→ **Estratto della pagina**:
Iniziate le terapie con gli anticorpi monoclonali all'ospedale Fabrizio Spaziani di Frosinone. Venerdì sono stati trattati i primi cinque pazienti. Rileva la Asl: «Sono pazienti positivi in stato moderato ma a rischio di aggravamento». I medicinali a base di anticorpi monoclonali vengono iniettati in endovena. L'infusione endovenosa dura 60 minuti, seguiti da altri 60 minuti di osservazione.

La Asl di Frosinone ha quindi attivato il Centro per la somministrazione di monoclonali anti Sars-CoV-2, costituito da un team multidisciplinare la cui responsabilità è affidata all'Unità operativa complessa di Malattie Infettive. I pazienti che possono trarre giovamento dalla terapia ed ai quali, quindi, può essere somministrato l'anticorpo monoclonale sono soggetti di età superiore a 12 anni, positivi al virus, non ospedalizzati per Covid-19, non in ossigenoterapia, con sintomi di grado lieve-moderato di recente insorgenza.

→ **Compiti da svolgere**:
• a. Trascriva fedelmente, parola per parola, tutto ciò che nell'estratto sulle terapie monoclonali va da "La Asl di Frosinone" fino a "di recente insorgenza.".
• b. Secondo l'estratto sulle terapie monoclonali, a quale unità operativa è affidata la responsabilità del team multidisciplinare del Centro per la somministrazione?

Dati per la lettura dei grafici
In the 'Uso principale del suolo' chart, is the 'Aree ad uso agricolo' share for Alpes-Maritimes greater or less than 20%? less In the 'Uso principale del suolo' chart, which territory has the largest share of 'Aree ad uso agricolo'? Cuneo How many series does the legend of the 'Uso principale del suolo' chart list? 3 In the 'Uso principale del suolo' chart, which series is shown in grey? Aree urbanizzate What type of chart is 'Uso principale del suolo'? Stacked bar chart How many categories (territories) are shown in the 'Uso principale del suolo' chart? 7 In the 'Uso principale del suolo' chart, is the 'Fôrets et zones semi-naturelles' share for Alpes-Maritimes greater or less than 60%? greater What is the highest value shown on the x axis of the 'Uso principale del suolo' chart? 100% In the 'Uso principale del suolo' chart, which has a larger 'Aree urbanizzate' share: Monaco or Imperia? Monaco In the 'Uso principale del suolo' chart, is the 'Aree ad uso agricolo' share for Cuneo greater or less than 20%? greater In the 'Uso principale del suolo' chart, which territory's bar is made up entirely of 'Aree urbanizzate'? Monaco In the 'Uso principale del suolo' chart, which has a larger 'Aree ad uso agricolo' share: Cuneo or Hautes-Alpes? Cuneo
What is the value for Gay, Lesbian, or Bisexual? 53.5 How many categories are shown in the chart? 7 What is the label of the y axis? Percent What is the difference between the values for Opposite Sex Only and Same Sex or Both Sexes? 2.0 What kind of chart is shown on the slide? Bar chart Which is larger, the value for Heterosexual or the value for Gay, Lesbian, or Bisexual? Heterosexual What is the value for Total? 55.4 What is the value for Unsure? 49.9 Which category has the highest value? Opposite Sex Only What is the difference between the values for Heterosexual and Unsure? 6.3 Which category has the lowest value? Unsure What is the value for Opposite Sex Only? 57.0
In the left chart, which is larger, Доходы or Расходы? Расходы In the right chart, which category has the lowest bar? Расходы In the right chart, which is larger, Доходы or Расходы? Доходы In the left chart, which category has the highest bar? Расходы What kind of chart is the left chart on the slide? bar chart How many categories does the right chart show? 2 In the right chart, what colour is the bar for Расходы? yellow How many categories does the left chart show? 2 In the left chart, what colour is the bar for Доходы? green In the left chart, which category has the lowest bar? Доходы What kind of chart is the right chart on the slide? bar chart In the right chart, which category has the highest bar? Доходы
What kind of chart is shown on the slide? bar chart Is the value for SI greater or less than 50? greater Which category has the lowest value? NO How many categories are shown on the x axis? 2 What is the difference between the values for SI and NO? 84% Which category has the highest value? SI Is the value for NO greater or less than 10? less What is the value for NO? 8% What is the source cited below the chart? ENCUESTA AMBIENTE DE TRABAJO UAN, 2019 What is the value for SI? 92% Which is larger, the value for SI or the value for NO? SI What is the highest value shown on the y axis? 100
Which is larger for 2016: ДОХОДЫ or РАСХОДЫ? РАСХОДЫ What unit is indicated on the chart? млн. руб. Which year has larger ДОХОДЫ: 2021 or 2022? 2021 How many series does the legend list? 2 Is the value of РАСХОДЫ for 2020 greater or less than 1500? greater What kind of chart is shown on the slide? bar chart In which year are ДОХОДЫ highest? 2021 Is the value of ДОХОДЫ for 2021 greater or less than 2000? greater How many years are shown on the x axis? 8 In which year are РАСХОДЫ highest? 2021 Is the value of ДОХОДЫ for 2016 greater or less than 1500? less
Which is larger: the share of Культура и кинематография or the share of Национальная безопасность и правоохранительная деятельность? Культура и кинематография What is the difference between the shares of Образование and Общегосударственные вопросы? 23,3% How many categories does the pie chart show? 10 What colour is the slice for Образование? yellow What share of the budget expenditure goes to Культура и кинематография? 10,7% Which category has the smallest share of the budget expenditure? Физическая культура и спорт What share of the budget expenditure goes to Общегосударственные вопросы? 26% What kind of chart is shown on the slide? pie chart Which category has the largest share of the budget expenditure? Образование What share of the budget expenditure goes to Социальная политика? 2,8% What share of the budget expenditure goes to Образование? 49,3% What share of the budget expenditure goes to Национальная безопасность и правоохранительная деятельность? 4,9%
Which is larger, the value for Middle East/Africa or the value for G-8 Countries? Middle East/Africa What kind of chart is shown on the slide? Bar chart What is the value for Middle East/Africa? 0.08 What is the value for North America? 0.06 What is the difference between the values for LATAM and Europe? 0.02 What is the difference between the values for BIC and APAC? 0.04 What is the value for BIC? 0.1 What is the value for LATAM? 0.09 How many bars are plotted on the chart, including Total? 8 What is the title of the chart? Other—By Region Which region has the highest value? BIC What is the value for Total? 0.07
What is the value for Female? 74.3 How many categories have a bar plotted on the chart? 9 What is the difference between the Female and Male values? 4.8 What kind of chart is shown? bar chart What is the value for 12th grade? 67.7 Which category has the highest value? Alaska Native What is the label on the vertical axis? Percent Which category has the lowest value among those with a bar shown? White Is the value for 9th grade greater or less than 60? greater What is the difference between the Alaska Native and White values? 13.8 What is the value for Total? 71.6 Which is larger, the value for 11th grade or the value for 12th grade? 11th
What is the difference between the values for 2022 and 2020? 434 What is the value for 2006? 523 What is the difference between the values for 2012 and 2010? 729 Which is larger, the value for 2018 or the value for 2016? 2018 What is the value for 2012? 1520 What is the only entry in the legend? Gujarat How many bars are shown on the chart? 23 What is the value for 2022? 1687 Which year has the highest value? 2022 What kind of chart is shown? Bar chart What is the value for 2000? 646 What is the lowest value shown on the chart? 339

→ **Risposte attese**:
• a.
La Asl di Frosinone ha quindi attivato il Centro per la somministrazione di monoclonali anti Sars-CoV-2, costituito da un team multidisciplinare la cui responsabilità è affidata all'Unità operativa complessa di Malattie Infettive. I pazienti che possono trarre giovamento dalla terapia ed ai quali, quindi, può essere somministrato l'anticorpo monoclonale sono soggetti di età superiore a 12 anni, positivi al virus, non ospedalizzati per Covid-19, non in ossigenoterapia, con sintomi di grado lieve-moderato di recente insorgenza.

• b. All'Unità operativa complessa di Malattie Infettive.